## [SOURCE DATA]
──────
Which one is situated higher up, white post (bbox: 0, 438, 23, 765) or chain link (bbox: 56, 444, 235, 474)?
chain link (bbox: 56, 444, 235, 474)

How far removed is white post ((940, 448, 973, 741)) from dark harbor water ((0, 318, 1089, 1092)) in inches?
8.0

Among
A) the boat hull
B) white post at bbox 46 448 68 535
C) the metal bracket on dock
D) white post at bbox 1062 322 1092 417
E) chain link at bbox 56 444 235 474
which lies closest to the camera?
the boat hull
──────
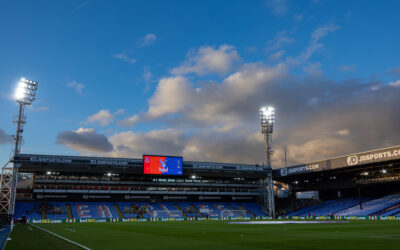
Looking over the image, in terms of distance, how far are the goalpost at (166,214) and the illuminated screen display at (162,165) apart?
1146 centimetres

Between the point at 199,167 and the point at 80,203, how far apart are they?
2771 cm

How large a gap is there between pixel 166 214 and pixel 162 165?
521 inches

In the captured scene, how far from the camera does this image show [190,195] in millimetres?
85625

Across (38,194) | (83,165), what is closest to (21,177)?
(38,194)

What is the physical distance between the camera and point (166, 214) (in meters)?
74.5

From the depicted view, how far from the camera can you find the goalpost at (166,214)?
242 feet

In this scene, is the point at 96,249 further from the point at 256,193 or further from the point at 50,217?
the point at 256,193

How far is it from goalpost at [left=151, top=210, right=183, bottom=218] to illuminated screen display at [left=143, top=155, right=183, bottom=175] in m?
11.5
──────
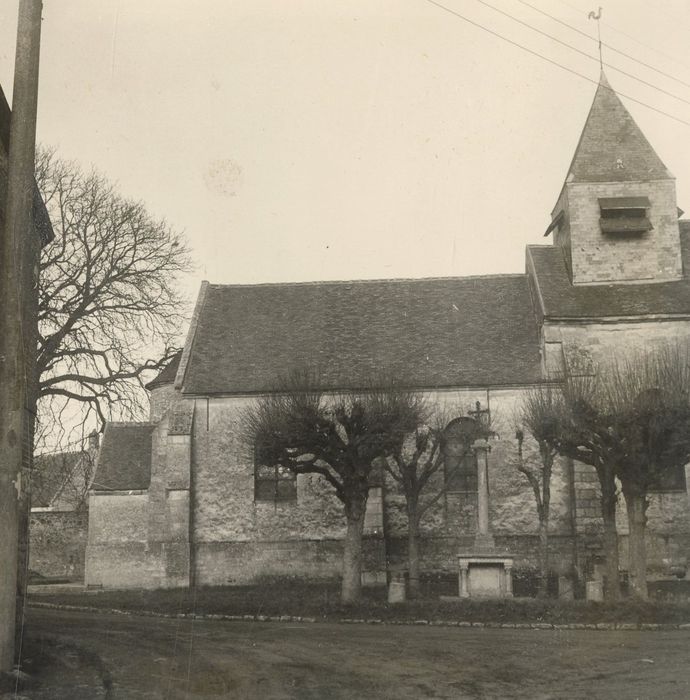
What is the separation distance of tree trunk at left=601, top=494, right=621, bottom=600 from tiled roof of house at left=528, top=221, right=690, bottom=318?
──────
Which lines in the records contain the string "screen"? Report each of them in full.

## [COMPLETE OUTPUT]
Looking over the image, in terms of distance, how far are the goalpost at (166,214) and the illuminated screen display at (162,165) apart?
How far is it from goalpost at [left=151, top=210, right=183, bottom=218] to illuminated screen display at [left=143, top=155, right=183, bottom=175] in m?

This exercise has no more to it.